Com a leitura da obra, somos provocados a entender a realidade das sombras que nos habitam, ou de comportamentos estranhos e embaçados que dominam às vezes o ritmo da nossa vida. Com as energias dos xamãs, somos potencializados a reconhecer tais neblinas interiores e construir com atenção os passos de superação dos limites. Com o exercício do olhar interior, somos convocados a desocultar a própria verdade interior, dominar os mecanismos internos que nos aprisionam, e perscrutar caminhos novos de realização pessoal.

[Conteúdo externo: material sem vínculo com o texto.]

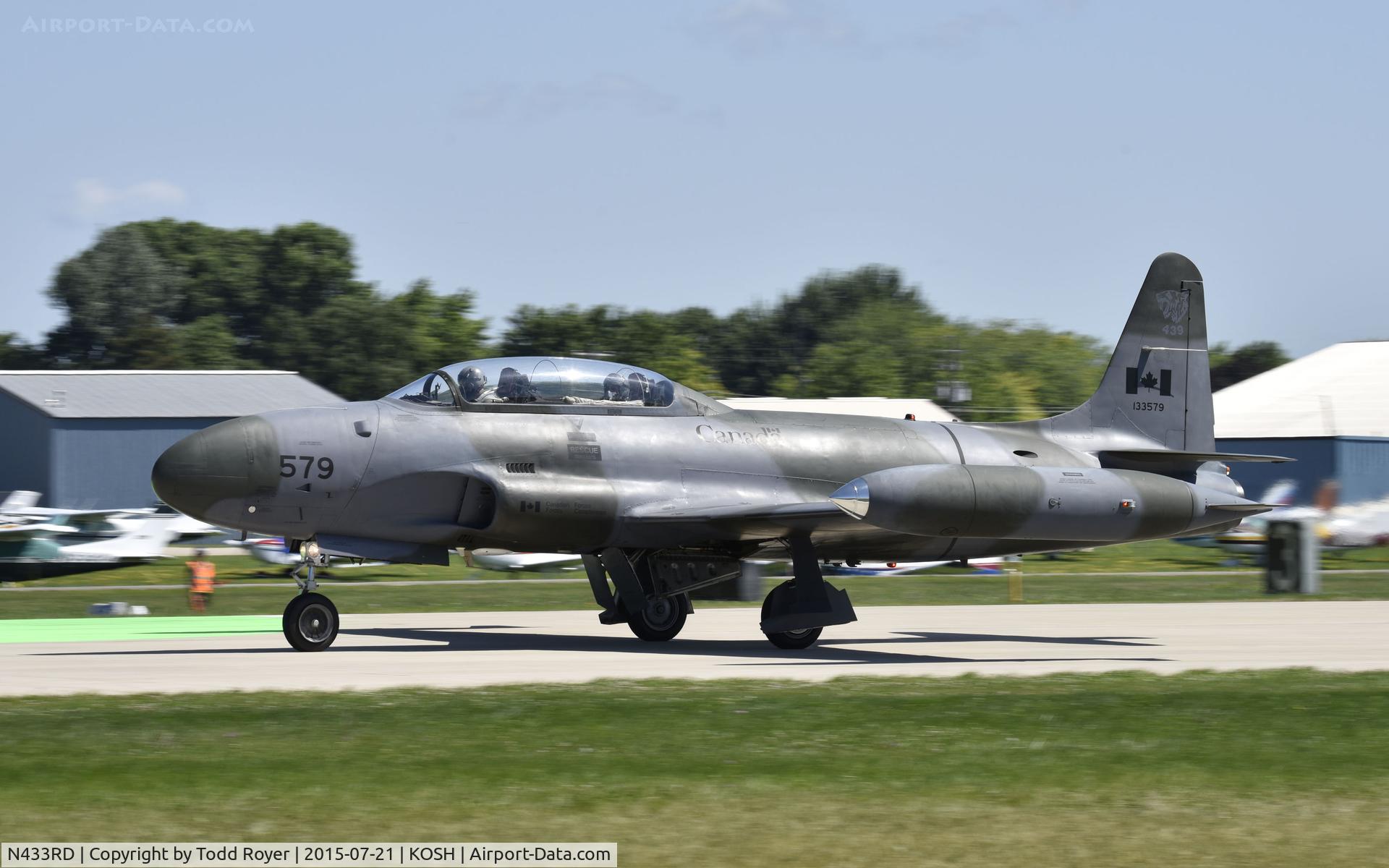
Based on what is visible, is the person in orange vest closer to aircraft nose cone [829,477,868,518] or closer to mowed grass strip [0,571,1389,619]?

Mais ao final da obra, o autor busca recuperar a tradição do Dia de los Muertos, muito celebrado no México, tendo sua origem muito antes da conquista dos espanhóis, e presente na tradição tolteca. Para além de uma perspectiva dolorista, onde as pessoas ficam agarradas e viciadas em sofrimento, a novidade apresentada pela tradição está em justamente celebrar a vida. No dia dos mortos o que ocorre é uma conexão com o nagual que está dentro e ao redor de nós. Assim sendo, o dia dos mortos é fundamentalmente uma convocação à vida, como num chamado: “Ei, você está vivo! Você não está morto, está vivo! Vamos, acorde e celebre a vida! Chega de estar morto”. Celebrar os mortos é romper com o cotidiano de dor, trabalhando um outro jeito de lidar com o luto, que está pontuado pela irrupção de vida e a permissão para continuar a música vital da alegria.
Estamos, assim, diante de uma obra delicada, tocada de otimismo, com exemplos e exercícios bonitos para manter aceso o ritmo da esperança e da alegria. Algo mágico acontece no coração de todos aqueles que fixam seu olhar não naquilo que os abate, mas naquilo que os conforta, como os passos bonitos que existem no cotidiano de cada um de nós. Não custa nada reviver os momentos bonitos do dia-a-dia e deixar-se habitar pela emoção do viver com significado.